Although technically superior, the use of separate protection systems is seldom justifiable when compared with an overall system or a combination of non-unit feeder protection and a unit transformer system. An overall unit system must take into account the fact that zero sequence current on one side of a transformer may not be reproduced in any form on the other side. This represents little difficulty to a modern numerical relay using software phase/zero sequence compensation and digital communications to transmit full information on the phase and earth currents from one relay to the other. However, it does represent a more difficult problem for relays using older technology. The line current transformers can be connected to a summation transformer with unequal taps, as shown in Figure 16.25(a). This arrangement produces an output for phase faults and also some response for A and B phase-earth faults. However, the resulting settings will be similar to those for phase faults and no protection will be given for C phase-earth faults. An alternative technique is shown in Figure 16.25(b). The B phase is taken through a separate winding on another transformer or relay electromagnet, to provide another balancing system. The two transformers are interconnected with their counterparts at the other end of the feeder-transformer by four pilot wires. Operation with three pilot cores is possible but four are preferable, involving little increase in pilot cost.

(Records on spatial positioning)
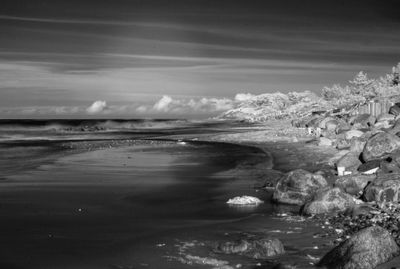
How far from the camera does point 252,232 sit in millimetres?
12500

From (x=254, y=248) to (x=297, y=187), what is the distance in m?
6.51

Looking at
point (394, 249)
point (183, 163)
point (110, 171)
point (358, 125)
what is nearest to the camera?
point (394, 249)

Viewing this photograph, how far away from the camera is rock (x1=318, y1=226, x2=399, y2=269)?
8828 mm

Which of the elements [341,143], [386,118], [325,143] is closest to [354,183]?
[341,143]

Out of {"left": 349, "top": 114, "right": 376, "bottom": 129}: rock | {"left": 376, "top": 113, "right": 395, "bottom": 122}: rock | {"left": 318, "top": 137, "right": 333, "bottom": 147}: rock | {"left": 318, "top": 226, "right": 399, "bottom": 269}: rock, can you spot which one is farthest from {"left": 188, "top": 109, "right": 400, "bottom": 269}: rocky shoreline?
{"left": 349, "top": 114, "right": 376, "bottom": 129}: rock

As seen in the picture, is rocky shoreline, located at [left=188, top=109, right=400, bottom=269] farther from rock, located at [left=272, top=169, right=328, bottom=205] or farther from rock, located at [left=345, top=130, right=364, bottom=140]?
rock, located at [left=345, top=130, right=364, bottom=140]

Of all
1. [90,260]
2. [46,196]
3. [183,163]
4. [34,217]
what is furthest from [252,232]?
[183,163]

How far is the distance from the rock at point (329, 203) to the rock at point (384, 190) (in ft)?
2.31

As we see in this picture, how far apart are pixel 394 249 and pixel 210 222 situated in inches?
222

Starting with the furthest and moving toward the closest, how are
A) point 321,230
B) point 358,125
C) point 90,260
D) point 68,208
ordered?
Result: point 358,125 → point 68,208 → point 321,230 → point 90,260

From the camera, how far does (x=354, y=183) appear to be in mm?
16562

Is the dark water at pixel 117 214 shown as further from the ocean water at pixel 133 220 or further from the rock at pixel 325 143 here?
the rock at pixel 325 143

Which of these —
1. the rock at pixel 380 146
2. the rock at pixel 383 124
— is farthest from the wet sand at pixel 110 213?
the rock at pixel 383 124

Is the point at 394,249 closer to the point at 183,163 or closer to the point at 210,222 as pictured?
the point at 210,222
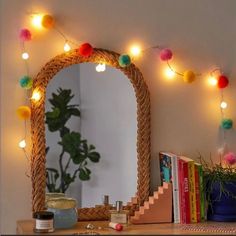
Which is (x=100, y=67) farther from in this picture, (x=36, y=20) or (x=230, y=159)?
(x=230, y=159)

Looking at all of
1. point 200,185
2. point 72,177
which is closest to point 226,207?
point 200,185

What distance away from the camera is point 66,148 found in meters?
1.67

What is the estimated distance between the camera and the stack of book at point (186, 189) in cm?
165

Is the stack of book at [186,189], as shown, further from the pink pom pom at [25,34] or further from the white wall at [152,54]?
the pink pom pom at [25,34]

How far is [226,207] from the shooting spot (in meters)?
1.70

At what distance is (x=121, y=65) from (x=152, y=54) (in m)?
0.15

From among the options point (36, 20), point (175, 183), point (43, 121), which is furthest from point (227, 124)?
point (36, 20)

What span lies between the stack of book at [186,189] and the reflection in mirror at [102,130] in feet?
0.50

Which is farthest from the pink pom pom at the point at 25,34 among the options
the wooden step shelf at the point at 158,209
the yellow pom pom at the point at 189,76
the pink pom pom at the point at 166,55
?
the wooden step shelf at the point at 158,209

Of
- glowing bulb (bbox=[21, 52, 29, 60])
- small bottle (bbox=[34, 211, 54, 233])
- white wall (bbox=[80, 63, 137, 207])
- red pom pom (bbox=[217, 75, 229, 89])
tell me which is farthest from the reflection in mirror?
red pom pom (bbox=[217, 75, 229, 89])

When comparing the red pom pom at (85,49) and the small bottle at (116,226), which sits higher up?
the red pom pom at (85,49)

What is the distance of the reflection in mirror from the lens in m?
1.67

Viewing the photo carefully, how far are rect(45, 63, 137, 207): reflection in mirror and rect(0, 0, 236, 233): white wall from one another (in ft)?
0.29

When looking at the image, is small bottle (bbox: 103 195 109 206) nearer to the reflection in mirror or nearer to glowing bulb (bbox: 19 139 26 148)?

[Problems]
(1) Translate this sentence from the passage on transformer protection into Spanish: "However, it does represent a more difficult problem for relays using older technology."
(2) Output the lines of the records starting at the beginning of the records and going on through the line that contains "Result: point 358,125", without changing them. Leave the pictures out.
The passage on transformer protection has no connection to the records.

[Worked solutions]
(1) Sin embargo, sí representa un problema más difícil para los relés que utilizan tecnología más antigua.

(2)
How far from the camera does point 252,232 sit in millimetres?
12500

From (x=254, y=248) to (x=297, y=187), what is the distance in m?
6.51

Looking at
point (394, 249)
point (183, 163)
point (110, 171)
point (358, 125)
what is nearest to the camera?
point (394, 249)

Viewing this photograph, how far away from the camera is rock (x1=318, y1=226, x2=399, y2=269)?
8828 mm

Which of the elements [341,143], [386,118], [325,143] is closest to [354,183]?
[341,143]

Out of {"left": 349, "top": 114, "right": 376, "bottom": 129}: rock | {"left": 376, "top": 113, "right": 395, "bottom": 122}: rock | {"left": 318, "top": 137, "right": 333, "bottom": 147}: rock | {"left": 318, "top": 226, "right": 399, "bottom": 269}: rock, can you spot which one is farthest from {"left": 188, "top": 109, "right": 400, "bottom": 269}: rocky shoreline?
{"left": 349, "top": 114, "right": 376, "bottom": 129}: rock

As seen in the picture, is rocky shoreline, located at [left=188, top=109, right=400, bottom=269] farther from rock, located at [left=272, top=169, right=328, bottom=205] or farther from rock, located at [left=345, top=130, right=364, bottom=140]?
rock, located at [left=345, top=130, right=364, bottom=140]

Of all
1. [90,260]
2. [46,196]
3. [183,163]
4. [34,217]
what is furthest from [252,232]?
[183,163]

How far is the distance from the rock at point (329, 203) to the rock at point (384, 190) (in ft)?
2.31

As we see in this picture, how far apart are pixel 394 249 and pixel 210 222 situated in inches?
222

Starting with the furthest and moving toward the closest, how are
A) point 321,230
B) point 358,125
C) point 90,260
D) point 68,208
ordered?
Result: point 358,125 → point 68,208 → point 321,230 → point 90,260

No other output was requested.